映画『罪の声』(2020年)は、昭和最大の未解決事件を題材に、事件に翻弄される二人の男の姿を描いた社会派ミステリーです。


原作は塩田武士の同名小説で、第7回山田風太郎賞を受賞しています。 



あらすじ


昭和最大の未解決事件の真相を追う新聞記者の阿久津英士(小栗旬)は、犯人グループがなぜ脅迫テープに男児の声を使用したのか疑問を抱いていました。


一方、京都でテーラーを営む曽根俊也(星野源)は、父の遺品から自身の幼少期の声が録音されたカセットテープを発見します。


その声は、かつての未解決事件で使用された脅迫テープの声と同じものでした。


二人の男がそれぞれの立場から事件の真相に迫る中、彼らの運命が交錯していきます。 



キャスト


阿久津英士:小栗旬

曽根俊也:星野源

水島洋介:松重豊

鳥居雅夫:古舘寛治

生島聡一郎:宇野祥平

生島千代子:篠原ゆき子

曽根亜美:市川実日子

曽根達雄:宇崎竜童

曽根真由美:梶芽衣子

河村和信:火野正平


主要キャストには日本を代表する実力派俳優が揃い、物語に深みを与えています。 



見どころ


本作の見どころは、未解決事件の真相に迫るサスペンス性と、事件に関わった人々の人間ドラマの融合です。


小栗旬と星野源の初共演による演技の掛け合いは必見であり、二人の視点から描かれる物語は観客を引き込みます。


また、脚本を手掛けた野木亜紀子の緻密なストーリーテリングと、土井裕泰監督の丁寧な演出が作品の質を高めています。 



評価と影響


映画『罪の声』は、公開後に高い評価を受けました。


映画レビューサイト「映画.com」では、平均評価が3.9(5点満点)を獲得し、観客からの支持を得ています。 


また、第44回日本アカデミー賞では、優秀作品賞をはじめとする複数の部門で受賞し、その完成度の高さが評価されました。


さらに、主演の小栗旬と星野源は、第45回報知映画賞でそれぞれ主演男優賞と助演男優賞を受賞し、演技力が高く評価されました。


本作は、昭和の未解決事件を題材にしながらも、現代社会に通じるテーマを描いており、観客に深い余韻を残しました。


また、原作小説の再評価や、実際の未解決事件に対する関心を再び呼び起こすなど、社会的な影響も与えました。



聖地情報


映画の主要な舞台は京都であり、劇中には京都市内の風景が多く登場します。


特に、曽根俊也が営むテーラーのシーンは、京都の伝統的な街並みを背景に撮影されており、ファンの間で聖地巡礼のスポットとして注目されています。

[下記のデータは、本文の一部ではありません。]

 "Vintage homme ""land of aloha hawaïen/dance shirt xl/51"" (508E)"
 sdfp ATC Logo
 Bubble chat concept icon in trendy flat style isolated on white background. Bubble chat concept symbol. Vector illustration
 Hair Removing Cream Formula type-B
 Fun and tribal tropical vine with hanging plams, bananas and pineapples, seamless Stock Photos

具体的な撮影場所については公式には公表されていませんが、京都市内の伝統的なエリアを訪れることで、映画の雰囲気を感じることができます。



作中アイテム


劇中で重要な役割を果たすアイテムとして、曽根俊也が発見するカセットテープがあります。

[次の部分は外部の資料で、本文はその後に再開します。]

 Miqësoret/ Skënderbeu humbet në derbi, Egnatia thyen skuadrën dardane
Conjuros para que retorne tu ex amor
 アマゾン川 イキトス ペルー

このテープには、彼の幼少期の声が録音されており、未解決事件の脅迫テープと同一のものとして物語の鍵を握ります。


また、俊也が営むテーラーで使用される裁縫道具や生地なども、彼の職人としての生活や人間性を象徴するアイテムとして描かれています。


映画『罪の声』は、未解決事件の謎解きと人間ドラマが巧みに融合した作品であり、キャストの熱演や脚本・演出の完成度の高さから、多くの観客の心を捉えました。


また、実際の事件をモチーフにしていることから、社会的な関心も高く、公開後も多くの議論を呼び起こしています。